Optimising SDI CRC

An SDI data stream consists of 10-bit data. In hardware, this is not a problem. In contemporary software, 10-bit values are slightly awkward, and are generally represented in the low 10 bits of a uint16_t. SDI has two separate streams of 10-bit data (called c and y), which software might choose to represent in an interleaved fashion. Finally, each stream has an 18-bit CRC computed over it (polynomial x¹⁸ + x⁵ + x⁴ + x⁰), where the 18-bit value might be represented in the low 18 bits of a uint32_t.

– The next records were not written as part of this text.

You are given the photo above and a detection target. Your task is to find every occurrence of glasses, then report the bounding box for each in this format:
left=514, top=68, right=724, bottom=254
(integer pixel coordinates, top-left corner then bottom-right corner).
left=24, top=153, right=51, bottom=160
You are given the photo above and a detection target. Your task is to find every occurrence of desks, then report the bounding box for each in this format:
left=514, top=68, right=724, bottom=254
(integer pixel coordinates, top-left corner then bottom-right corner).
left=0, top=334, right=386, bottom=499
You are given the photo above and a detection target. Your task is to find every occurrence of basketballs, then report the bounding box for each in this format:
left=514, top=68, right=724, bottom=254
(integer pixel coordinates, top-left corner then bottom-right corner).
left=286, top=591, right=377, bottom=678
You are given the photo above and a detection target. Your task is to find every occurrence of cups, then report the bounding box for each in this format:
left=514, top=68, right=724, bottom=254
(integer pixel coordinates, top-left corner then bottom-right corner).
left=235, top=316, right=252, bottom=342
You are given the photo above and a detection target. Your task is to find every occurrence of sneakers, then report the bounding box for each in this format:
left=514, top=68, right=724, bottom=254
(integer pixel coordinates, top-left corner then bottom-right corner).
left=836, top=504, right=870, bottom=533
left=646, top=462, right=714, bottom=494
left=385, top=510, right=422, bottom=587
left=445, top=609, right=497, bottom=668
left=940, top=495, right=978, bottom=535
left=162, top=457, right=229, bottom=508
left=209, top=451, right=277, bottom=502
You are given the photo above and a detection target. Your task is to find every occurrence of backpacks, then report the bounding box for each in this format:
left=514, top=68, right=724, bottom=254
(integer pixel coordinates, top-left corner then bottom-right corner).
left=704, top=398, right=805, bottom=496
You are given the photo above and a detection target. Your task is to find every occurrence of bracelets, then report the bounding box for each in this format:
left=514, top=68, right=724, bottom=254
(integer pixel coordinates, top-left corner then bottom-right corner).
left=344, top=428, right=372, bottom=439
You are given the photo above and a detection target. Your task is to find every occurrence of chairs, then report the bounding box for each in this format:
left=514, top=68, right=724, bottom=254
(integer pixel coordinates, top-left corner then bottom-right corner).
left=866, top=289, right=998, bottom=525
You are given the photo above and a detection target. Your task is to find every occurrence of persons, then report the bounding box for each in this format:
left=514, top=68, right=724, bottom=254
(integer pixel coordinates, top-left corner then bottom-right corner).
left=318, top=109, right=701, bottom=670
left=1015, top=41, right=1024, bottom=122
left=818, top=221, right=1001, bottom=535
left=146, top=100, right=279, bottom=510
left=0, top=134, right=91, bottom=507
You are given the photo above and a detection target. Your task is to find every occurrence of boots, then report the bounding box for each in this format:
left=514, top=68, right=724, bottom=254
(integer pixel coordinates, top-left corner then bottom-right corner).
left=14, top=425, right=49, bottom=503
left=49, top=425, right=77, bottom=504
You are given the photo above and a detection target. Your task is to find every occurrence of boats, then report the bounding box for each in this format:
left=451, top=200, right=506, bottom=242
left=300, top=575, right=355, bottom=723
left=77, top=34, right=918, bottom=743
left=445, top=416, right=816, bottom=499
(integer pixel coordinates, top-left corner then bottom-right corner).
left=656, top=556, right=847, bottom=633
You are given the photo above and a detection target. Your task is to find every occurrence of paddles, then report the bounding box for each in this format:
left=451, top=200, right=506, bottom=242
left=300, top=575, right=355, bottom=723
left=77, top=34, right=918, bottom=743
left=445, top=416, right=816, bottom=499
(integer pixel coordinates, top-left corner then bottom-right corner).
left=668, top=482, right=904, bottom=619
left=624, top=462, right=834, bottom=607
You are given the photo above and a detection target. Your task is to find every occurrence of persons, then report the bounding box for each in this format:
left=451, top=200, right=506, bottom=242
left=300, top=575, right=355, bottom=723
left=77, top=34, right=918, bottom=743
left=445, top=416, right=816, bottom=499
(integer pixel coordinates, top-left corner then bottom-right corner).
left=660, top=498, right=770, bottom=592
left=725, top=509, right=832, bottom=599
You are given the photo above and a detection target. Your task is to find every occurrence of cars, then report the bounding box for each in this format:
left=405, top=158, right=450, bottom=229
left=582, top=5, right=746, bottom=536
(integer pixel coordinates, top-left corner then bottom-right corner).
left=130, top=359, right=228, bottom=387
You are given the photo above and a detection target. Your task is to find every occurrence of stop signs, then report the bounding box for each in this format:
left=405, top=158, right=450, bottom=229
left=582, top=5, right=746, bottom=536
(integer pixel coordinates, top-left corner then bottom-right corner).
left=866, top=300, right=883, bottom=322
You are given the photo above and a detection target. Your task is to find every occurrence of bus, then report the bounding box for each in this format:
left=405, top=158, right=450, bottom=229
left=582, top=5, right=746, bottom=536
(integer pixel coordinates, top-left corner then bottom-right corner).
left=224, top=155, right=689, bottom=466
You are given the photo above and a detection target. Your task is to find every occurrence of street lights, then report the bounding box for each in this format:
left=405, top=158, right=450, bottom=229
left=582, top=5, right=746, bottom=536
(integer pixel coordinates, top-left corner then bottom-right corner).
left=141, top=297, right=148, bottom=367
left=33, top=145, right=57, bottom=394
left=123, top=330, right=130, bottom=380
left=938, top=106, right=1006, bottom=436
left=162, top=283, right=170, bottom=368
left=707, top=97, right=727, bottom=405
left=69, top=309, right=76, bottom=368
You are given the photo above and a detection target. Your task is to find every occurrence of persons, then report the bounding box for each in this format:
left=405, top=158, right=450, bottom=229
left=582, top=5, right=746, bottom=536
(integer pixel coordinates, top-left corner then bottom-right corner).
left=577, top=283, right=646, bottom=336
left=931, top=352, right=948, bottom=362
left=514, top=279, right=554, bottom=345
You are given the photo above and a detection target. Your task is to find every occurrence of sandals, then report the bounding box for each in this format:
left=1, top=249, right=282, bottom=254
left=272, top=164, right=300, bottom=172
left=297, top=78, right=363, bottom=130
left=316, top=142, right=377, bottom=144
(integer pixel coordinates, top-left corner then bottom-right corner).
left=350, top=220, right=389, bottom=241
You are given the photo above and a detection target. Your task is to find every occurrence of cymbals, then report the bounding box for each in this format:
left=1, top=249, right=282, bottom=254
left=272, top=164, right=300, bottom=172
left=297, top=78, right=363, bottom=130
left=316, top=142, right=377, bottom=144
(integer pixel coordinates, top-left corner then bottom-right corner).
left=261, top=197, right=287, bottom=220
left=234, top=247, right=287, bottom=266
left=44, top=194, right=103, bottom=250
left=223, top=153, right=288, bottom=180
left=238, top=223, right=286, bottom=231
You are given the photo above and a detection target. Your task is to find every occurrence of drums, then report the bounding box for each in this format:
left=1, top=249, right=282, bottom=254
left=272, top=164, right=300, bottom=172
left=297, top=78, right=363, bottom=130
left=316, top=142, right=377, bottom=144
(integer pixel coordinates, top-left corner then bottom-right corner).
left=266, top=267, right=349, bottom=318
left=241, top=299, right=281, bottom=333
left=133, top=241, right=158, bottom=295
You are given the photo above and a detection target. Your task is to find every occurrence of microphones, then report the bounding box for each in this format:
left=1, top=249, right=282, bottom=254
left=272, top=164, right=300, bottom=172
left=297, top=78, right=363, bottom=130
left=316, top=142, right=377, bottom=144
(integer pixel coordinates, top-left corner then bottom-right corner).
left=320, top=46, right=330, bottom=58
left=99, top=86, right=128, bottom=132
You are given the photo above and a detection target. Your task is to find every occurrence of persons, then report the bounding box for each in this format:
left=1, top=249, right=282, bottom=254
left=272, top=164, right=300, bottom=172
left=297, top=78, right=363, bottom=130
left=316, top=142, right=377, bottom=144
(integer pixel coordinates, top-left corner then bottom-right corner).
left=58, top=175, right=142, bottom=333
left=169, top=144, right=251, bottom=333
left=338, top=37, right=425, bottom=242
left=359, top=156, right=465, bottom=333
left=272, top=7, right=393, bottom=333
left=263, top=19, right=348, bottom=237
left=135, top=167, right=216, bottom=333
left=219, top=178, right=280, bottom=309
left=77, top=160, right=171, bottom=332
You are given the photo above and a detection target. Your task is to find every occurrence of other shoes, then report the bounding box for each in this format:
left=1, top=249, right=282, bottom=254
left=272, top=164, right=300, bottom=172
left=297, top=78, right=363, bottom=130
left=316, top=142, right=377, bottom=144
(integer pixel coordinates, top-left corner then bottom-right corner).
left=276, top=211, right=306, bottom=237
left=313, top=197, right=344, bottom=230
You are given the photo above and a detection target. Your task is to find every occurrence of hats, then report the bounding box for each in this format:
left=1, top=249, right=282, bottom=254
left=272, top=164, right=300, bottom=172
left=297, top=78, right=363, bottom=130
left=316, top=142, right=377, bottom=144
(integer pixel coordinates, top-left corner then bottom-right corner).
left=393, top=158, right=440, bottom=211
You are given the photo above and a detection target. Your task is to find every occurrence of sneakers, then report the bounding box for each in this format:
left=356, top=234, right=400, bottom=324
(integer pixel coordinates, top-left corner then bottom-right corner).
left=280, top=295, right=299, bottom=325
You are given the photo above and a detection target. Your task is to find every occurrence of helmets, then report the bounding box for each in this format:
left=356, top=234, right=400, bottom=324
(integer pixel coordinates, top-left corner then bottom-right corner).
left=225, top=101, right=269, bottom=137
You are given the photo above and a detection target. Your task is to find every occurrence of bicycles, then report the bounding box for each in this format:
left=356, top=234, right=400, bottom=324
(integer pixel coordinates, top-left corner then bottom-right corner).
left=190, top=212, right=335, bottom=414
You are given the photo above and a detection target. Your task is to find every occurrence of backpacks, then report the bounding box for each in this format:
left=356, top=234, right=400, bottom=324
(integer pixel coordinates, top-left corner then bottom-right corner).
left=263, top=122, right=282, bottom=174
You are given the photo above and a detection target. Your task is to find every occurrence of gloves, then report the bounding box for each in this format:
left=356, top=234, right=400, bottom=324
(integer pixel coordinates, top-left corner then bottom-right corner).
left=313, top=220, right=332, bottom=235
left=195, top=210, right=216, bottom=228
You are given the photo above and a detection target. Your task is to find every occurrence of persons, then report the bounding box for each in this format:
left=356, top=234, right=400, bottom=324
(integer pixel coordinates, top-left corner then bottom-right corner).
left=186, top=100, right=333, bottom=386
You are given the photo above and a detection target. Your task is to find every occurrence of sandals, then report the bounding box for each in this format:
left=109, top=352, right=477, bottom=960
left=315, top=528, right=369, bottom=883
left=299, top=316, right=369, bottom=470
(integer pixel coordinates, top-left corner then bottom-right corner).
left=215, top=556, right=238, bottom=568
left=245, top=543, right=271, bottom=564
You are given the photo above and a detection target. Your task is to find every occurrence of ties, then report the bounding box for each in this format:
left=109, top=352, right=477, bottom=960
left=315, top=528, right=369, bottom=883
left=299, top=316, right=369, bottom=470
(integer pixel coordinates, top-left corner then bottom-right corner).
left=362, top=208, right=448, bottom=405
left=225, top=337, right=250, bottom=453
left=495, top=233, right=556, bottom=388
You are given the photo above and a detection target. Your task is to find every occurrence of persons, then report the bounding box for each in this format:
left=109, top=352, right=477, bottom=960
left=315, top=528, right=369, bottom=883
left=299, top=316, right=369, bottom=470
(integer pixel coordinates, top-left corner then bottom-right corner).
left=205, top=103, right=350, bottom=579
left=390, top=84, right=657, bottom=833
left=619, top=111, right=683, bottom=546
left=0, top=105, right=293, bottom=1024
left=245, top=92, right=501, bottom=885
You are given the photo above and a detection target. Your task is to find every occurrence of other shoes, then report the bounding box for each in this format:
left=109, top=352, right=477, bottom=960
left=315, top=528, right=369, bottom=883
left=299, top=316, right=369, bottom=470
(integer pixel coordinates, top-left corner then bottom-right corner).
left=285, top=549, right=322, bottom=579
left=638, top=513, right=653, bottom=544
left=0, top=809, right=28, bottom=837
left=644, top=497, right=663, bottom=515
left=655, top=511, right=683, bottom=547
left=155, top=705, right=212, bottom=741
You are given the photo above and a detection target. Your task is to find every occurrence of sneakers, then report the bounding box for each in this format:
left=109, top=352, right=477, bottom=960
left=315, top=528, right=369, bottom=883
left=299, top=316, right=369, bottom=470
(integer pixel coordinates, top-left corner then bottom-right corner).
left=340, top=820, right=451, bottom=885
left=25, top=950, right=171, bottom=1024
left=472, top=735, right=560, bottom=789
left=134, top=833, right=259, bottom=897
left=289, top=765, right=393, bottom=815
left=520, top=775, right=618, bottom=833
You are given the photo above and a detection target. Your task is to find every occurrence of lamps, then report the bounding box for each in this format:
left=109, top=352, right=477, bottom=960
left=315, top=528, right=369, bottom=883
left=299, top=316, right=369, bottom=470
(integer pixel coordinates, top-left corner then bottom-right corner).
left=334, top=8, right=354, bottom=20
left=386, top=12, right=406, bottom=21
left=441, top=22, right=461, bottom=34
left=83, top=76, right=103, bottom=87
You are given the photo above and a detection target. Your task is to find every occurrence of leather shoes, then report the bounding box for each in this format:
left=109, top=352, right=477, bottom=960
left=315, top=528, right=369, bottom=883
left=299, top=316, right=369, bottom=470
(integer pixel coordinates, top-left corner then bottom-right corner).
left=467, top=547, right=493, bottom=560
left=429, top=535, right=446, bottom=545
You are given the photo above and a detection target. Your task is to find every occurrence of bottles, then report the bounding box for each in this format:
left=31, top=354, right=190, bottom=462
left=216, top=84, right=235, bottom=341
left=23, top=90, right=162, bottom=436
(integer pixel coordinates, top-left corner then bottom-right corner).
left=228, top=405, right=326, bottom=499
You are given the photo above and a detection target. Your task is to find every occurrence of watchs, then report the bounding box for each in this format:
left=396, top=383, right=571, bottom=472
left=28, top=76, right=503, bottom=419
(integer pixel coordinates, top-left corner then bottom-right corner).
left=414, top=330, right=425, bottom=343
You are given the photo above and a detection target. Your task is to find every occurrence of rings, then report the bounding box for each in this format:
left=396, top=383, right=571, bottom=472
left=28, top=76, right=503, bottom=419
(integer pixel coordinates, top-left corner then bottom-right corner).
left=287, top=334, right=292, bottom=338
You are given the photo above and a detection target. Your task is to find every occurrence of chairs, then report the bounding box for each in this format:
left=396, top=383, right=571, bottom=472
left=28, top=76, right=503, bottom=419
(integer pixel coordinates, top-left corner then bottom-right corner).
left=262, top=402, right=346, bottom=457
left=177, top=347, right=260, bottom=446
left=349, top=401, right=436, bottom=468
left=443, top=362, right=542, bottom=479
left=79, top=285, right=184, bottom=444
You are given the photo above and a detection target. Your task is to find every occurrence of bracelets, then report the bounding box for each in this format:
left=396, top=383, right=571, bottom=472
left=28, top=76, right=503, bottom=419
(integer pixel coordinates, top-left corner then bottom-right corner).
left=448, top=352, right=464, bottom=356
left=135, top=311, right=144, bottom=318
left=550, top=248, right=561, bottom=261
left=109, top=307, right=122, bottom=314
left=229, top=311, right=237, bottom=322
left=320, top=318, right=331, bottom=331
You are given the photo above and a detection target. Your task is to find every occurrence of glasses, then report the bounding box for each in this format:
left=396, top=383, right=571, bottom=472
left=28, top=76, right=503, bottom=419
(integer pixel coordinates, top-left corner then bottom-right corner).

Given all this, the CRCs could be computed using the following code:

void crc_sdi(uint32_t* crcs, const uint16_t* data, size_t n) {
    uint32_t c = crcs[0];
    uint32_t y = crcs[1];
    for (size_t i = 0; i < n; i += 2) {
        c ^= data[i];
        y ^= data[i+1];
        for (int k = 0; k < 10; k++) {
            c = c & 1 ? (c >> 1) ^ 0x23000 : c >> 1;
            y = y & 1 ? (y >> 1) ^ 0x23000 : y >> 1;
        }
    }
    crcs[0] = c;
    crcs[1] = y;
}

The above code is short, but it isn't fast: on my three test systems, it manages approximately 0.5 bits per cycle. Expressed differently, that is 40 cycles per iteration of the outer loop (which is ingesting 20 bits per iteration).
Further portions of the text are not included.